Data supplied -
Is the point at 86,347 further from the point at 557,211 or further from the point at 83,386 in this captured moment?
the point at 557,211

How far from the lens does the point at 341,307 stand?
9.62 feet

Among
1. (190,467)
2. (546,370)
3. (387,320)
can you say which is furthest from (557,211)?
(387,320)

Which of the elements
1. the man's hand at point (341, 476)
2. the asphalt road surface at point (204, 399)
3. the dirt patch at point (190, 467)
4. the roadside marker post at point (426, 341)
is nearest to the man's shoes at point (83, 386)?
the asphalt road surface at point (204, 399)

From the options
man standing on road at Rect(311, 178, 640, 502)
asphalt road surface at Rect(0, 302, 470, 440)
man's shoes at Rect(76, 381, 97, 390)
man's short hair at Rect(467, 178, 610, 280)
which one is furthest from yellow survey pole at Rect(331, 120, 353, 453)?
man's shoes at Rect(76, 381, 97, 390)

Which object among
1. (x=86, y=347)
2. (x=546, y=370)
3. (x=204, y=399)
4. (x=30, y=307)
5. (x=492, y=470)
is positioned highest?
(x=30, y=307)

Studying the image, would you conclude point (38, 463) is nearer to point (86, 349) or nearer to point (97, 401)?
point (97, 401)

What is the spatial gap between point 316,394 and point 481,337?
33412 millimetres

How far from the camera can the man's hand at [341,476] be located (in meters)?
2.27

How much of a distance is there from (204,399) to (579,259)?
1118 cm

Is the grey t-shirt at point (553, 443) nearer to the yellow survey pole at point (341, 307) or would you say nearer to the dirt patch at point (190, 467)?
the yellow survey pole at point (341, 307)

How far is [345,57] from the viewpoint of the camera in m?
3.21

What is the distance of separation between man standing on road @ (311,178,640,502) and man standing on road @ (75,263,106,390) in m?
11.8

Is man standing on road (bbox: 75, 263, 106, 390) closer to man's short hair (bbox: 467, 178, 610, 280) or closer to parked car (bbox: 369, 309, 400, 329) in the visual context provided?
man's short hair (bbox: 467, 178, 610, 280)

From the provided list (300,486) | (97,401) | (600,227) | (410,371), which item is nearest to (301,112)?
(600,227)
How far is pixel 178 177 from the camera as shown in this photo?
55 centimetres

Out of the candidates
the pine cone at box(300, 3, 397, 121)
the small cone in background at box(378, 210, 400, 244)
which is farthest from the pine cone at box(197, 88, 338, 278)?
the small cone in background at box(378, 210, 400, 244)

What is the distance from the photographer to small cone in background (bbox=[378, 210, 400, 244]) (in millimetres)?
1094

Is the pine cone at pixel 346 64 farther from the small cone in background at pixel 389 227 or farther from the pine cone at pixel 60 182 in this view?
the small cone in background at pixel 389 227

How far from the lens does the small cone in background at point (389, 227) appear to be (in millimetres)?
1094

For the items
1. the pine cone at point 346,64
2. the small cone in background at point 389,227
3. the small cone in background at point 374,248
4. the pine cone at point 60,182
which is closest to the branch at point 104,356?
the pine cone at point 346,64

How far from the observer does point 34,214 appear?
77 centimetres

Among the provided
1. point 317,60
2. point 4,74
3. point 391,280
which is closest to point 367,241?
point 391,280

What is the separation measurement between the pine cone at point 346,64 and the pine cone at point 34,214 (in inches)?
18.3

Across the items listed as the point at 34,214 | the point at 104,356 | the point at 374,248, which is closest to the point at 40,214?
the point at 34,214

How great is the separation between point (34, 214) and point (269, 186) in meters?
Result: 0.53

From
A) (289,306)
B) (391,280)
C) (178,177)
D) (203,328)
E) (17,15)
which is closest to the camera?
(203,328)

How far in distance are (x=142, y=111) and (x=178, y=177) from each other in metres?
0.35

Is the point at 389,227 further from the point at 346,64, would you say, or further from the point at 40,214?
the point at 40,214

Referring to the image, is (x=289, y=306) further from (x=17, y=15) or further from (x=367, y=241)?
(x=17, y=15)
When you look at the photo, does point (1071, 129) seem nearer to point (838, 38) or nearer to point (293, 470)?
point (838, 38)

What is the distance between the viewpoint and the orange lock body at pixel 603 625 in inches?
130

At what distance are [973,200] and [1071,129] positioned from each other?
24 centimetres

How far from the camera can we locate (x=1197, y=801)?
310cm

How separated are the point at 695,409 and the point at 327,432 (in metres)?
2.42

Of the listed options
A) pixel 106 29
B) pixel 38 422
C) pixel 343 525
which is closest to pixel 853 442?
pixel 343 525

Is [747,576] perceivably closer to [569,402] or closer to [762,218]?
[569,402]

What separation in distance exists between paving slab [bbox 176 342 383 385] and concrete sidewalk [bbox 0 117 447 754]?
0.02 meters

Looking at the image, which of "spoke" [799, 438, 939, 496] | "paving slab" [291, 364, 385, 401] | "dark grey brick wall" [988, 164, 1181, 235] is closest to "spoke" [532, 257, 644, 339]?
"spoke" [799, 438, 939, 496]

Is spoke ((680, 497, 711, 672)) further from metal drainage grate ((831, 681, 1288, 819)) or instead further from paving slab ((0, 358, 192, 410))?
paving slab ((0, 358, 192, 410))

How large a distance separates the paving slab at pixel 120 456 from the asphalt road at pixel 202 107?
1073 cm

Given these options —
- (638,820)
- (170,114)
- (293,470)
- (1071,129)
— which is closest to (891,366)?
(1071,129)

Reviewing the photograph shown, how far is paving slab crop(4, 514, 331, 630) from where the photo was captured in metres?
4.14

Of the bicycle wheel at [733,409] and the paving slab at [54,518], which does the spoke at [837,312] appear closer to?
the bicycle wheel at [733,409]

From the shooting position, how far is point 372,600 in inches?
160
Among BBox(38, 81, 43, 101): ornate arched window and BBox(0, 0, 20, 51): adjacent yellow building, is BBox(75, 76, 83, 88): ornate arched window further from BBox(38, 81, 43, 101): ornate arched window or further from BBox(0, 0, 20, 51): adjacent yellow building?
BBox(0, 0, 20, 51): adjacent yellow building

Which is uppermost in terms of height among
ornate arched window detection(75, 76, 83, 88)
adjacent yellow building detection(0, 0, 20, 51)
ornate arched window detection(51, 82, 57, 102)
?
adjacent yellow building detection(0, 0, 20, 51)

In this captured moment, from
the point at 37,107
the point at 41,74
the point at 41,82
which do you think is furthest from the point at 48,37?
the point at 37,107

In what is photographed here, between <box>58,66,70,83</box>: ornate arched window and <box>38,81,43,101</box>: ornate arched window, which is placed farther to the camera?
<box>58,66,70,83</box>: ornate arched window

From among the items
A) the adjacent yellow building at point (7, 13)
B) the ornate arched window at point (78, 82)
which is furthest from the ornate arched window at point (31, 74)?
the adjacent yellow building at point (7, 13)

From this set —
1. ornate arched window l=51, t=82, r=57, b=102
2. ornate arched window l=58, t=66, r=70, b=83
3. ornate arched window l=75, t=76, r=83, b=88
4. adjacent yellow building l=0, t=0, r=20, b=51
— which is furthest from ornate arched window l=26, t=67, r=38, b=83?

Requirements - Put the entries above into a Markdown table with the columns Number and Text, one numbered row per line and blank lines left out. Begin at the line that contains "How far from the camera can we" and stop after the line that contains "0.02 meters".

Written response -
| Number | Text |
|---|---|
| 1 | How far from the camera can we locate (x=1197, y=801)? |
| 2 | 310cm |
| 3 | How separated are the point at 695,409 and the point at 327,432 (in metres)? |
| 4 | 2.42 |
| 5 | Of the listed options |
| 6 | A) pixel 106 29 |
| 7 | B) pixel 38 422 |
| 8 | C) pixel 343 525 |
| 9 | which is closest to pixel 853 442? |
| 10 | pixel 343 525 |
| 11 | Is [747,576] perceivably closer to [569,402] or closer to [762,218]? |
| 12 | [569,402] |
| 13 | What separation in distance exists between paving slab [bbox 176 342 383 385] and concrete sidewalk [bbox 0 117 447 754]? |
| 14 | 0.02 meters |